In a page like this you usually would find a description of current and past projects, with beautiful words about the relevance and the significance of these projects (even when they are completely irrelevant and useless) for the future of computer science and of the whole humanity, and with some links to project sites.

I am not breaking this unwritten rule, so ...

Gamma

This project is a joint activity with Dario Colazzo, currently at LRI, France. The research activity started in the last quarter of 2004 as a collateral research project and rapidly became my principal research activity (even if completely unfunded).

The basic idea of the project is to study the problem of maintaining schema mappings in XML p2p systems (and in data exchange systems too), so to develop techniques for automatically discovering corrupted mappings. This problem is very important, as query answering depends on the quality of schema mappings.

For further information about Gamma, click here.

Our first approach, presented at PlanX 2005 and described here, was to derive the correctness of a mapping from the correctness of rewritten queries over the target schema: if a query Q1 on S is rewritten by a mapping m into a query Q2 over T, and Q2 does not match T, then m is for sure incorrect.

This approach, even if very simple, has two main drawback.
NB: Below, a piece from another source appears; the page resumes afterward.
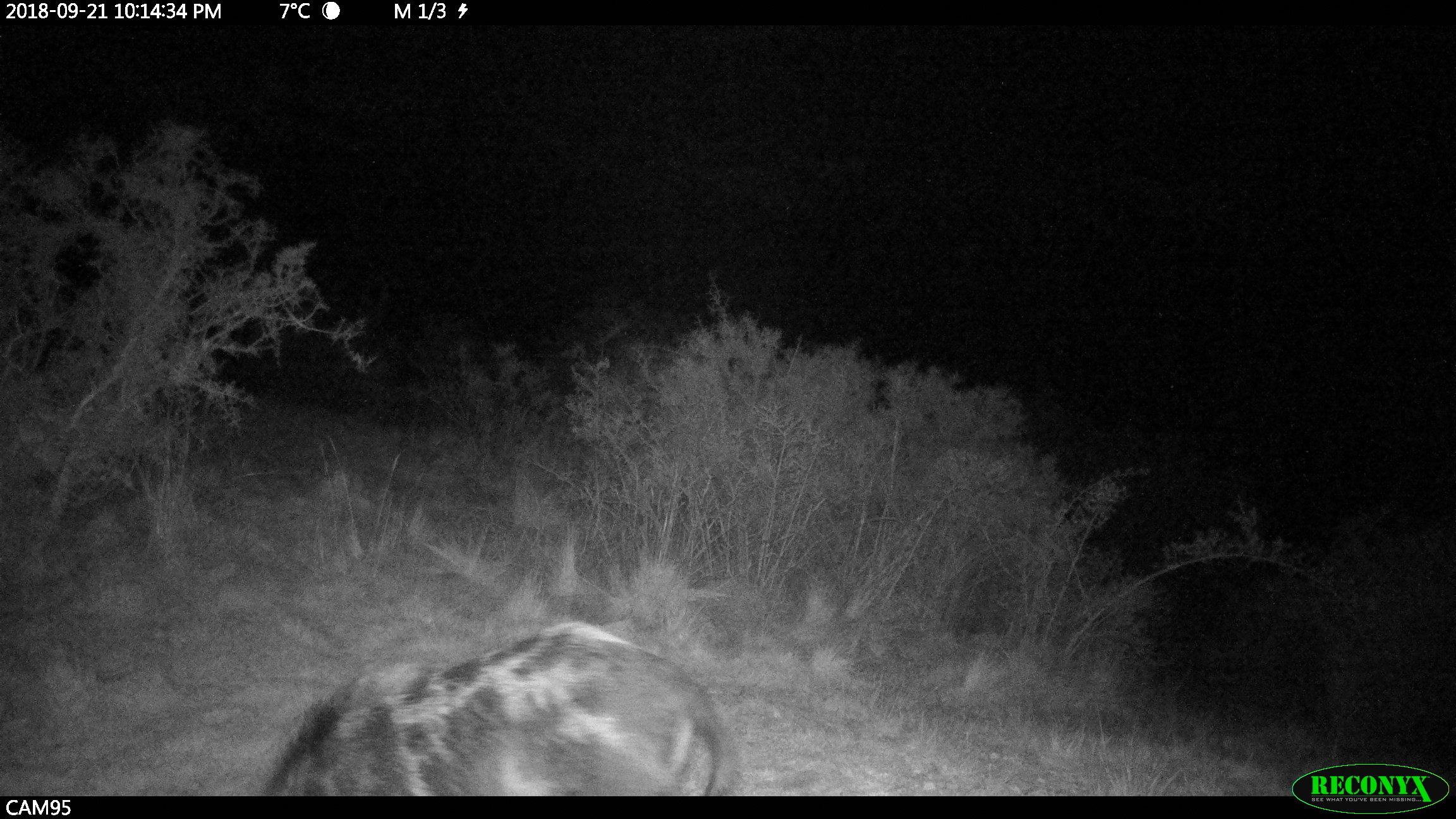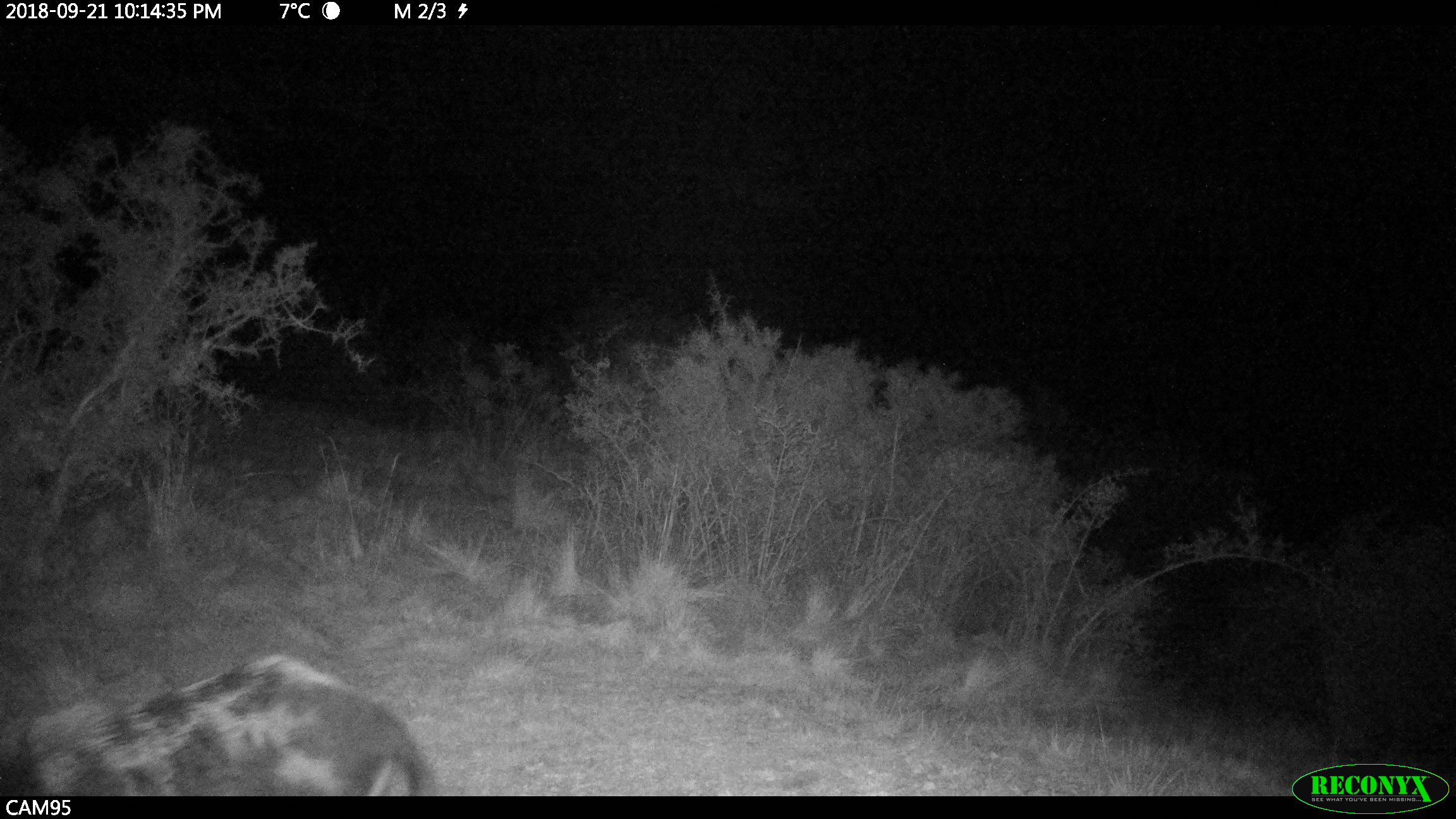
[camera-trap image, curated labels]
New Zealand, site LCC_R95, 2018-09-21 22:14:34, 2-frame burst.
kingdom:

First, it is not complete, as some errors cannot be captured. Second, it depends on the query answering algorithms, hence it is computationally very expensive. To overcome these issues, we developed a second approach, presented at DBPL 2005 and described here, which is complete (ALL errors are captured) and is (almost) tractable. The basic idea of this technique is to infer (once) the output type of a mapping and to compare it with the target schema, according to a type projection relation. Type projection checking is in PTIME, while type inference for our mapping language is exponential.
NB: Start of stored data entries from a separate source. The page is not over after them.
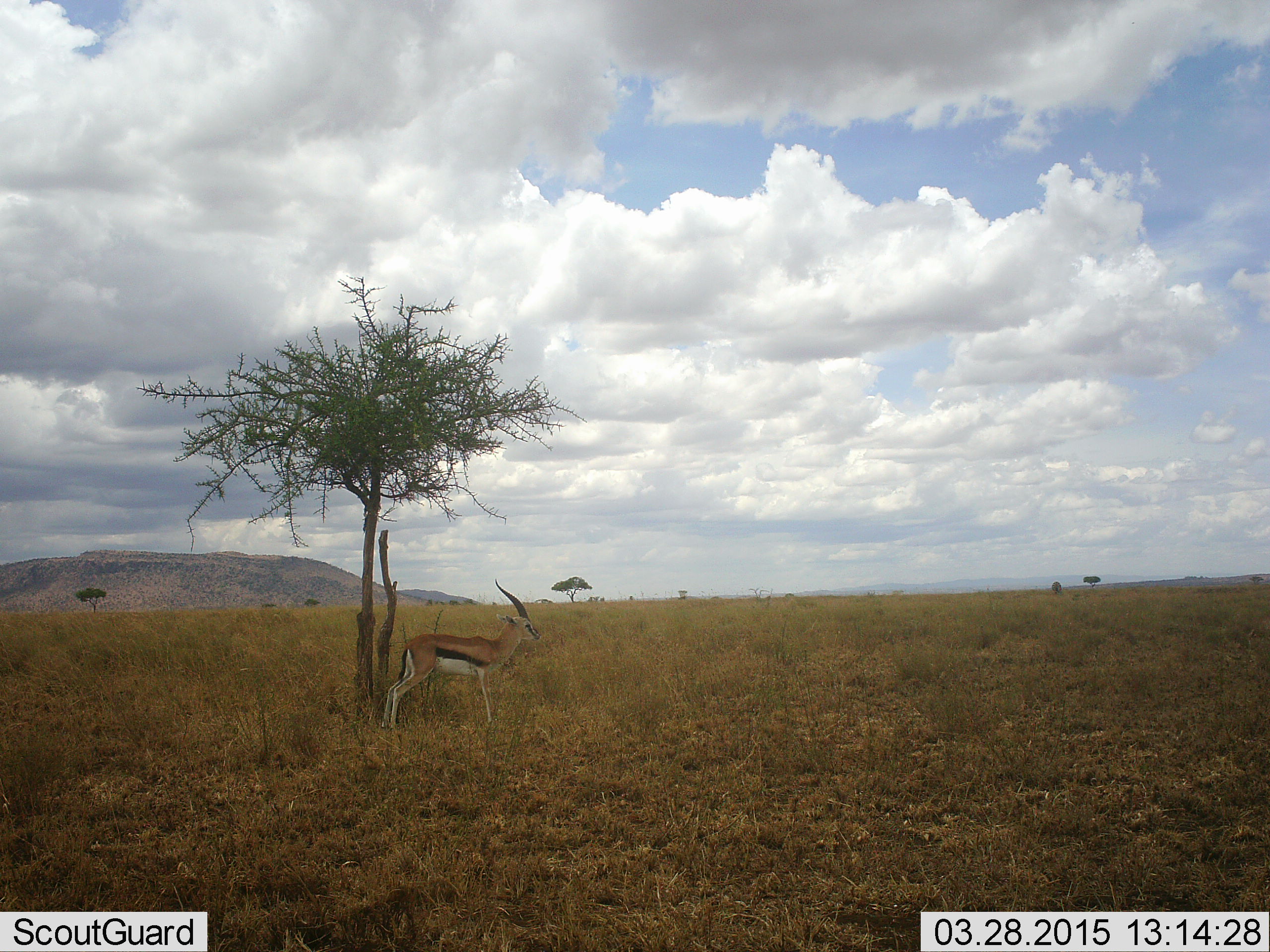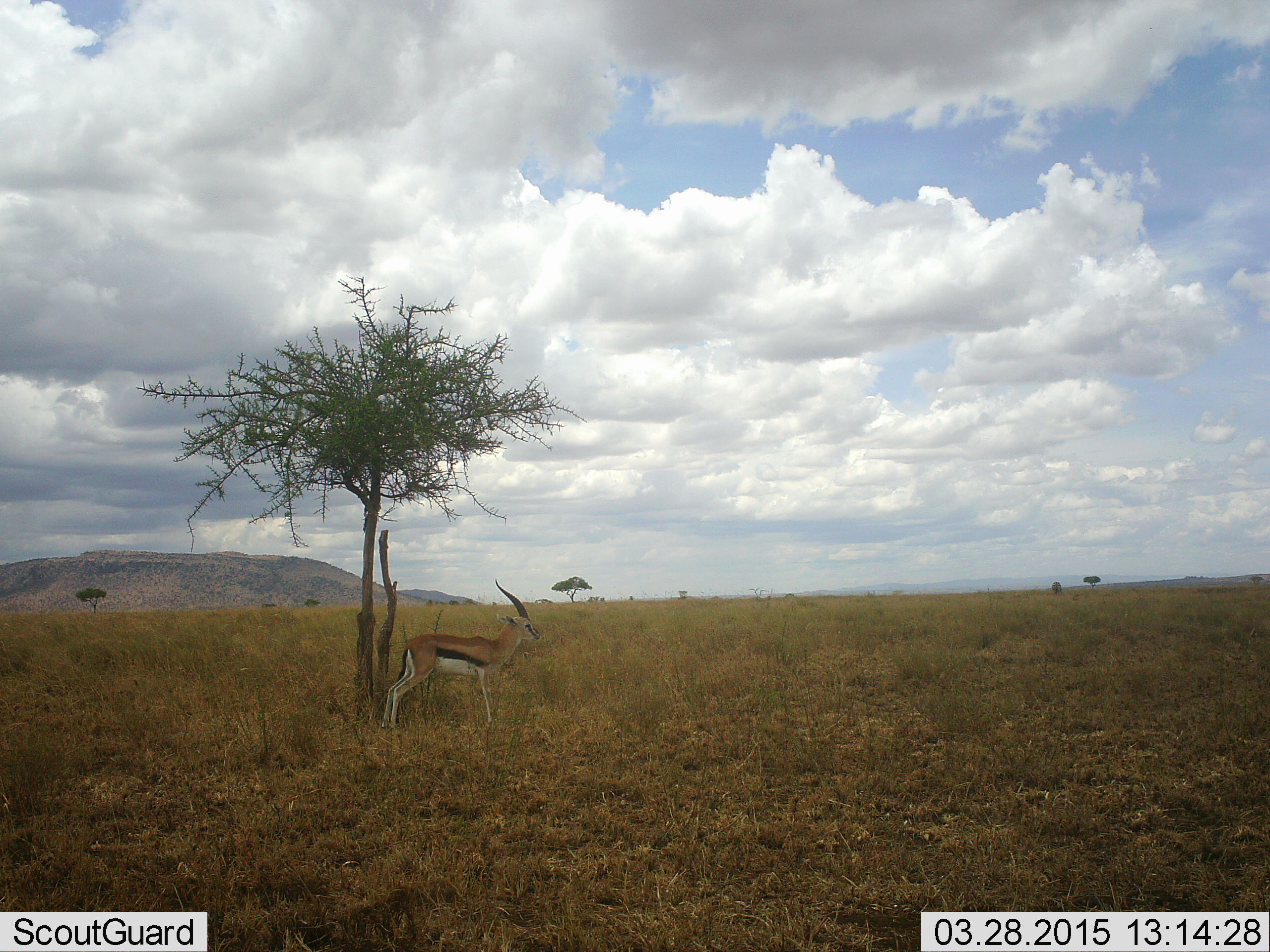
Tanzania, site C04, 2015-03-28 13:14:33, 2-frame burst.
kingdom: Animalia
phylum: Chordata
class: Mammalia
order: Artiodactyla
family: Bovidae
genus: Eudorcas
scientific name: Eudorcas thomsonii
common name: thomson's gazelle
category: gazellethomsons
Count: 1.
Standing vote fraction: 100%.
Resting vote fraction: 0%.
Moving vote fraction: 0%.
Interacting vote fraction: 0%.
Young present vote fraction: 0%.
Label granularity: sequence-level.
We have just completed a formal study of type projection, and we are currently trying to apply this operation to a data exchange setting.

XPeer

XPeer is a peer-to-peer (p2p) system for sharing and querying XML data. The system is being developed by the Database Group of the Computer Science Department of University of Pisa in the context of the Italian FIRB Grid.IT project.

XPeer was initially outlined (in the first half of 2003) as a tool to perform resource discovery in a grid infrastructure (if you are wondering why so many grid projects are receiving so much money in Europe, I am doing the same). The basic idea was to associate each resource in a grid environment with a short XML description, and to use XPeer to process simple XML queries on the resulting XML distributed database, so to overcome the limitations of existing resource discovery systems for Grid platforms, which are essentially based on LDAP.

From the second half of 2003, we started reshaping the system to make it more interesting from a scientific point of view: we transformed XPeer in a full-fledged p2p database system, so to support complex XML queries (the FLWR core of XQuery) in a rather chaotic and unstable environment, where peers are free to do what they want. In particular, we designed XPeer as a self-configuring system, able to self-manage its overlay network, so to adapt to changes in the workload as well as in the topology of the peer network, which was assumed to be very dynamic.

This assumption was one of the biggest mistakes we made (in particular, I made) in the design of XPeer. While mapping-based systems like Piazza set the mark, we dropped schema mappings from our system, as they were too expensive to manage in a dynamic environment.

We spent about one year in designing the architecture and the protocols of the system (changing both of them many times), so the implementation really started in the late summer of 2004. This was the second biggest mistake we made.

After one year of hard implementation work, and after many rejected papers, XPeer implementation is almost completed. By the second quarter of 2005 the Database Group should be able to start the deployment of the system as well extensive experiments on its behavior.